## DATA ROWS
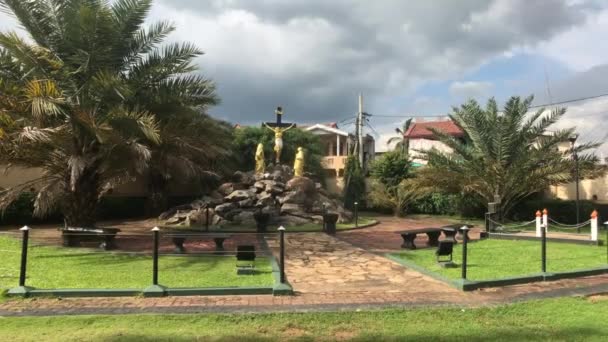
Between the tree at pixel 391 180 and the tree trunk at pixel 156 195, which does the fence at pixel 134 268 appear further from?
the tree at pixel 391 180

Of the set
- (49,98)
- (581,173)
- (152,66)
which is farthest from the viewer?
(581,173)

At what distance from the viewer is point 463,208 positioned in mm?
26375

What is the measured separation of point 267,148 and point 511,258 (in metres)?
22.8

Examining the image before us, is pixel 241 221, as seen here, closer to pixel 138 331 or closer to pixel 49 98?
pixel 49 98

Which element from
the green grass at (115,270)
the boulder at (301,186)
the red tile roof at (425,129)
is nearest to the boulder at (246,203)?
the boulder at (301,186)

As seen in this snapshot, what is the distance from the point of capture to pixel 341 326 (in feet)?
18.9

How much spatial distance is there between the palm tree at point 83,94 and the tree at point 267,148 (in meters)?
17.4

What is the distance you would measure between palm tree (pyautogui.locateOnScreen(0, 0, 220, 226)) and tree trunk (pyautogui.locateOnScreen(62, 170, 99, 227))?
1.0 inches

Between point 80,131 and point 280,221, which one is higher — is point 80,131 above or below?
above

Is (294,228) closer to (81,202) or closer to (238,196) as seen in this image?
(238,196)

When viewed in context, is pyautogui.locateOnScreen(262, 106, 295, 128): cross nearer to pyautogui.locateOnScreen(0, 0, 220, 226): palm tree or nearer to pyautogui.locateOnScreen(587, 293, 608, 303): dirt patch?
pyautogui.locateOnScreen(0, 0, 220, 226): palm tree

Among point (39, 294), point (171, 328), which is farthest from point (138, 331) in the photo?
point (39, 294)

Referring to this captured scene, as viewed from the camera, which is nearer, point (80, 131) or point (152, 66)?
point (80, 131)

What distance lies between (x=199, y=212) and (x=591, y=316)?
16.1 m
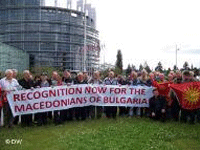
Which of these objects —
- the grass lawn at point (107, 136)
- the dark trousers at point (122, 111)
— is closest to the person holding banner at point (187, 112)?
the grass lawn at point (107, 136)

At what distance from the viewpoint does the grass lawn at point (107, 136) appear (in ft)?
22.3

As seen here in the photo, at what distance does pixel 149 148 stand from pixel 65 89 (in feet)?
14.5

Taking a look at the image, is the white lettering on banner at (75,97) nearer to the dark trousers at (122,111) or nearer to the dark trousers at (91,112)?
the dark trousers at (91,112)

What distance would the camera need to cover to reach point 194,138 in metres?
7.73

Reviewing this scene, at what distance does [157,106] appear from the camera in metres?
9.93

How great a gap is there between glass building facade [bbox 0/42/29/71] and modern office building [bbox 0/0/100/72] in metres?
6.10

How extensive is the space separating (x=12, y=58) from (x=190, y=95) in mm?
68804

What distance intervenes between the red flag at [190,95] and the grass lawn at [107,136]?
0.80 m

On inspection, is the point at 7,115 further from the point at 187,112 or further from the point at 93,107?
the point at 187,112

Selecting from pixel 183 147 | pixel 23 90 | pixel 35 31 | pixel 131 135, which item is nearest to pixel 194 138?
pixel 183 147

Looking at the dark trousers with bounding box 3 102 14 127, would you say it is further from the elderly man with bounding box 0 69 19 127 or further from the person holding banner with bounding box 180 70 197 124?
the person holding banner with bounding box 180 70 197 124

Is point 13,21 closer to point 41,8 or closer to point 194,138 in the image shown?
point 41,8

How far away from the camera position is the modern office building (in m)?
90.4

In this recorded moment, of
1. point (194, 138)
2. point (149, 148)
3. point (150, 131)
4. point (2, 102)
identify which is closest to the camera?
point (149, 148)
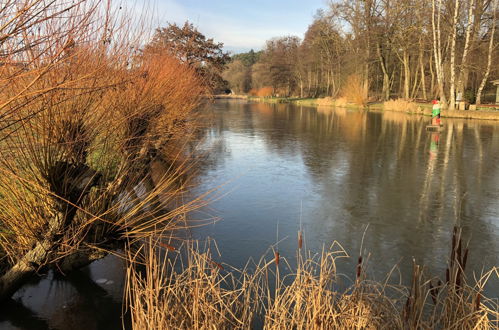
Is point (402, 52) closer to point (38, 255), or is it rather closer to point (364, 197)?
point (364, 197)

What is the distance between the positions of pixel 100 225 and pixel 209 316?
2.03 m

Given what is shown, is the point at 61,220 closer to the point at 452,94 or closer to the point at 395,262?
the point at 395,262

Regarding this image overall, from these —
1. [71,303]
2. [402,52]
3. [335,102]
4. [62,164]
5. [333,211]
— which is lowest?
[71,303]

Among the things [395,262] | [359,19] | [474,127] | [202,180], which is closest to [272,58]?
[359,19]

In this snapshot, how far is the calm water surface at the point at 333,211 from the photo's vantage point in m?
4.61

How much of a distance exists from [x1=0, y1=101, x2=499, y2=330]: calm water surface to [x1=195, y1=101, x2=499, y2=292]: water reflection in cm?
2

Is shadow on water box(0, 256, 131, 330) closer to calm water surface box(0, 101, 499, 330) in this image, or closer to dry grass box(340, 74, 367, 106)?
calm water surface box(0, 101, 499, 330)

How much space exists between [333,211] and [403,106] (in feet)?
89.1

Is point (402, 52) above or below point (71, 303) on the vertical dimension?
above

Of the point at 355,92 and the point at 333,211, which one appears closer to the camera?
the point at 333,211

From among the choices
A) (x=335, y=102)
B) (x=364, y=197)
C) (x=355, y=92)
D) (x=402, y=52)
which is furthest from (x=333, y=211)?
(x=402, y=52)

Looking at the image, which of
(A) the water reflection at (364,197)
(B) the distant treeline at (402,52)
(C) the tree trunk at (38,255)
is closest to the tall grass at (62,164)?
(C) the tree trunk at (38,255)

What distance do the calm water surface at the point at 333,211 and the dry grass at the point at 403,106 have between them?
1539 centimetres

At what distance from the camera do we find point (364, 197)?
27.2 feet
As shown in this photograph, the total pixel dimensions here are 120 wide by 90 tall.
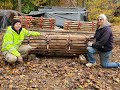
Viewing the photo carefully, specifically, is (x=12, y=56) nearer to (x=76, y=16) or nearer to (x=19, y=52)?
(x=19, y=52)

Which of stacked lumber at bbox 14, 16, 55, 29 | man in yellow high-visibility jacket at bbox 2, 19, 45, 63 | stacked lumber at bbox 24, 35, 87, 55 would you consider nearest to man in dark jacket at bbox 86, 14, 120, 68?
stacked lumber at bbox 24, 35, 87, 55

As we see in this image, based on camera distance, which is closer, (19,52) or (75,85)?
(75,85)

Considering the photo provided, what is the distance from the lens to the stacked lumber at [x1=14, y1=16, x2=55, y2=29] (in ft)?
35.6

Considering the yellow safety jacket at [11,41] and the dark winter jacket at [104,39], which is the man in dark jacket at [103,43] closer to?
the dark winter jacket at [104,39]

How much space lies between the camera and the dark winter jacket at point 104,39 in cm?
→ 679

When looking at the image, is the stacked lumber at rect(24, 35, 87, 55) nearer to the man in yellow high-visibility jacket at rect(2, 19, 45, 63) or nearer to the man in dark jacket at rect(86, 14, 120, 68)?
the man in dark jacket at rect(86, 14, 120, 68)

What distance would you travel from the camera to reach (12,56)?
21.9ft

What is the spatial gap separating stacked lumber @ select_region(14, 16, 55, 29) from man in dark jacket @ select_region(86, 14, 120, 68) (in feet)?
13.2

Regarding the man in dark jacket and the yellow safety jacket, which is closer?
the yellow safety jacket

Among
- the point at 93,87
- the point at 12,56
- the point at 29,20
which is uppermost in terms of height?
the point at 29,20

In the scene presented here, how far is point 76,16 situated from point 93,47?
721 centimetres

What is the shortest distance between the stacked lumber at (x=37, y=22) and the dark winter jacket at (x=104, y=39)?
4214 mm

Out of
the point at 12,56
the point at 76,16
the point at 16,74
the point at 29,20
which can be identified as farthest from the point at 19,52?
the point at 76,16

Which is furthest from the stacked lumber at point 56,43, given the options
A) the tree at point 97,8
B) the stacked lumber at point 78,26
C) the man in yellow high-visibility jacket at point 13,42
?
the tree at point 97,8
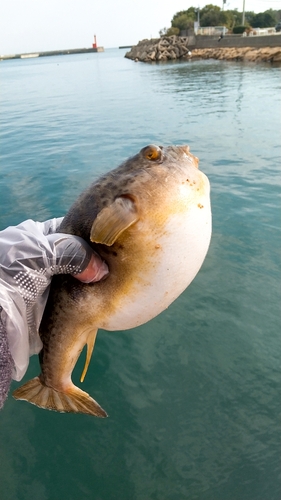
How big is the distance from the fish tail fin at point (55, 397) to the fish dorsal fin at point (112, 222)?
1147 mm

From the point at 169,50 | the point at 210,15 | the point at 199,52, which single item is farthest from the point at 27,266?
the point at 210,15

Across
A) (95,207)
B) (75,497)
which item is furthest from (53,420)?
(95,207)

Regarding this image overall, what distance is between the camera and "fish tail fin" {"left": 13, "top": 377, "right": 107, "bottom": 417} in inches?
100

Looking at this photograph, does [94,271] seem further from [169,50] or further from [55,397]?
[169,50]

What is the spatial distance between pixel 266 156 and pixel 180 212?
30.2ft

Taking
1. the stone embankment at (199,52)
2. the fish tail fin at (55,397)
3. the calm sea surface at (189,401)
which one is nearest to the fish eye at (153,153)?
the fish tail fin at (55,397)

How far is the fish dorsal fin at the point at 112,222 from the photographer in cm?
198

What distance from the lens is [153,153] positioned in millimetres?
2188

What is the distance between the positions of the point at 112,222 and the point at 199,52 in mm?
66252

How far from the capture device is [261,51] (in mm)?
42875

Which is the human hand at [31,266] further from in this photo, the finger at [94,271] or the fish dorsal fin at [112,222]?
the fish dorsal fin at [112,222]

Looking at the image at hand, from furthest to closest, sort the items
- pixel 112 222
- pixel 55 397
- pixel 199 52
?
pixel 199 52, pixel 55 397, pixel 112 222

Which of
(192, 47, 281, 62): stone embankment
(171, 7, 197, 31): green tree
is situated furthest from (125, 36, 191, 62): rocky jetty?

## DO THIS
Reproduce the lines that begin with the one containing "What distance from the lens" and run through the last of the lines.

## ANSWER FOR THIS EXERCISE
What distance from the lens is [153,153] positioned in millimetres?
2188

What is the distance between the positions of the point at 112,222 and the point at 199,52 in mm?
66252

How far from the capture device is [261,51] (in mm)?
42875

Which is the human hand at [31,266] further from in this photo, the finger at [94,271] or the fish dorsal fin at [112,222]?
the fish dorsal fin at [112,222]

Looking at the image at hand, from furthest to closest, sort the items
- pixel 112 222
- pixel 55 397
- pixel 199 52
?
pixel 199 52, pixel 55 397, pixel 112 222

Which of
(192, 47, 281, 62): stone embankment
(171, 7, 197, 31): green tree
is situated furthest from (125, 36, 191, 62): rocky jetty?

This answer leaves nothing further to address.